Avi Green and Teri Fair: Same-day voter registration can reduce fraud, raise participation
What do Maine, Minnesota, New Hampshire and Wisconsin all have in common on Election Day? Some of the highest voter turnout numbers in the country, virtually no problem with voter fraud and – not coincidentally – laws allowing citizens to register right at the polls on the day they vote.
In a year where we have seen record voter turnout in this state and across the country, Massachusetts should be on the cusp of joining those states and four others across the country that allow Election Day registration, but the Legislature needs to act quickly. With a piece of legislation that is relatively simple to implement and a mere pittance in terms of cost, Massachusetts could ensure that thousands of citizens are brought into the democratic process.
The money needed to implement the program – about $1 million a year – is already in place thanks to federal funds made available to states after the election debacle of 2000. Secretary of State William Galvin – whose office oversees the federal funds – has endorsed the measure. So, too, has Gov. Deval Patrick, Boston Mayor Thomas M. Menino, key city and town clerks and voting rights groups like Common Cause and the League of Women Voters.
There is still time for the Legislature to act and make sure that everyone who has a right to vote gets to exercise that right this year. Same-day registration would make sure that new citizens, college students, those who have changed addresses and thousands of voters who simply did not remember to register early don’t find themselves disenfranchised when they go to the polls. This is going to be one of the most visible and important presidential elections in decades. No voter wants to be told he or she cannot cast a ballot because of what is essentially a clerical matter.
No other step we can take will do so much to bring in new voters and increase turnout. In the eight states that have same-day registration, turnout is 10 percent higher than in states that make voters register 20 or 25 days prior to the election.
The upside for Massachusetts is potentially huge.
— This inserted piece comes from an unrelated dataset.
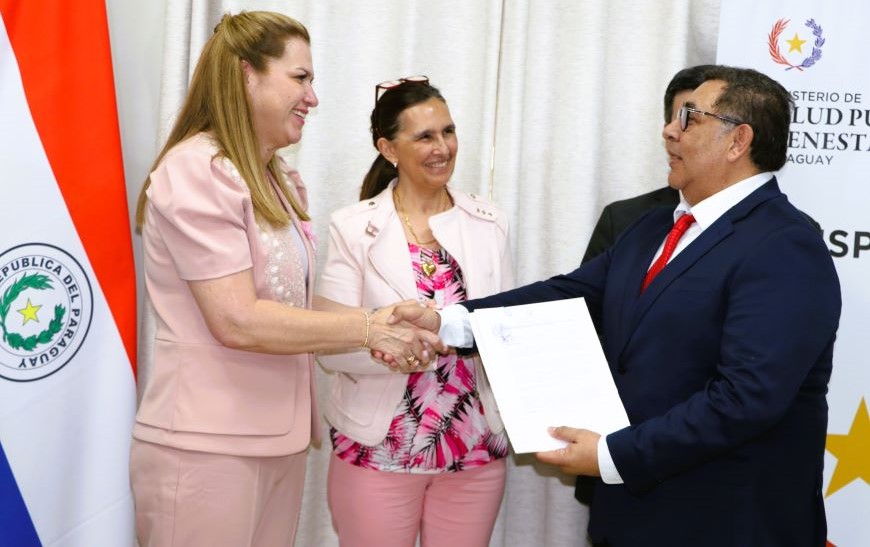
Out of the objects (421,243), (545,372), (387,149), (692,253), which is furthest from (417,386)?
(692,253)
Voter-rights groups estimate that Massachusetts could see between 200,000 and 300,000 additional voters if Election Day registration is in place come November. And many of those new voters will be new citizens – just the people we want to become involved and active in the life of their new country.
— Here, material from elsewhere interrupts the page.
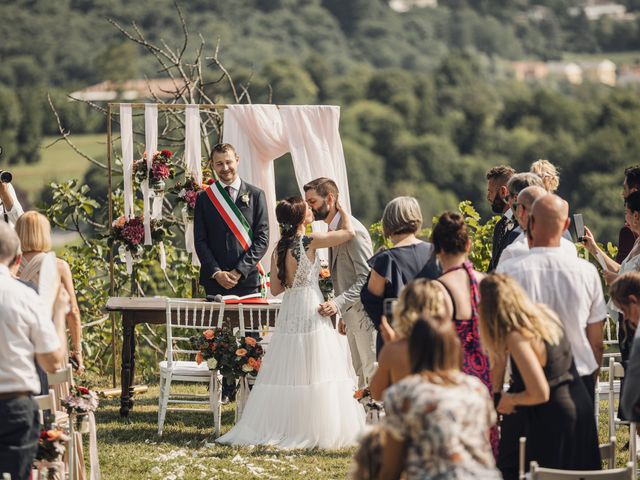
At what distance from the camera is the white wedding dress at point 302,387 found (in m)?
7.00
Critics are concerned that same-day registration could lead to confusion at the polls or open up the potential for fraudulent voting. Neither concern has been borne out in states with same-day registration. In the first instance, registration at the polling place is simple, straightforward and fast. No longer will voters become angry, confused and turned away from this most important democratic act. No longer will people wait in line behind those upset voters who are trying to understand why they don’t show up on the voter list and why they are in the wrong polling place. Those showdowns routinely throw a wrench into smooth voting for all citizens -- something that a straightforward registration system will not.
Voter fraud is a crucial concern. But as Wisconsin Secretary of State Mark Ritchie has pointed out: What is more likely to lead to fraud, the current registration by post card, or registration in person, face-to-face, with a photo ID? Those going to vote will be U.S. citizens armed with photo IDs that indicate where they live and who they are.
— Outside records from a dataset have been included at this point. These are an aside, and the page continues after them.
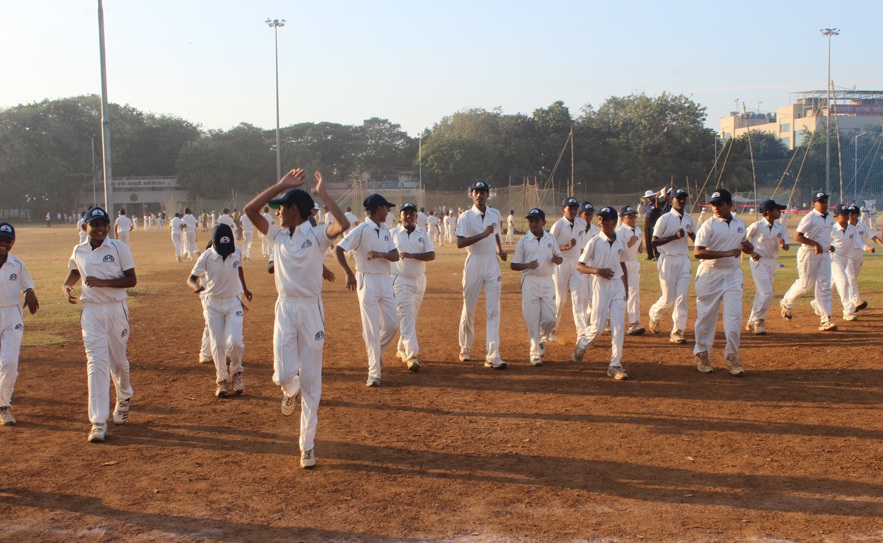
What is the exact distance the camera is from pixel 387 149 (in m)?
90.2

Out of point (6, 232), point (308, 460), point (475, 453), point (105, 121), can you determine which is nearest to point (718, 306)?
point (475, 453)

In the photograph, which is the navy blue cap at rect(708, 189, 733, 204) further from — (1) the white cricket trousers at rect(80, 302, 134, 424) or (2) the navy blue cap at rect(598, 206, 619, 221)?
(1) the white cricket trousers at rect(80, 302, 134, 424)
The Legislature has an important opportunity to ensure that hundreds of thousands of citizens this fall have the chance to cast a vote for their candidate while creating a smoother democratic system for all in the process. And this can all happen with little or no cost to most Massachusetts residents. Let’s ask them to act quickly to do the right the right thing for the electorate.
Avi Green is the executive director of MassVOTE. Teri Fair is an Assistant Professor in the Department of Government at Suffolk University and a resident of Quincy.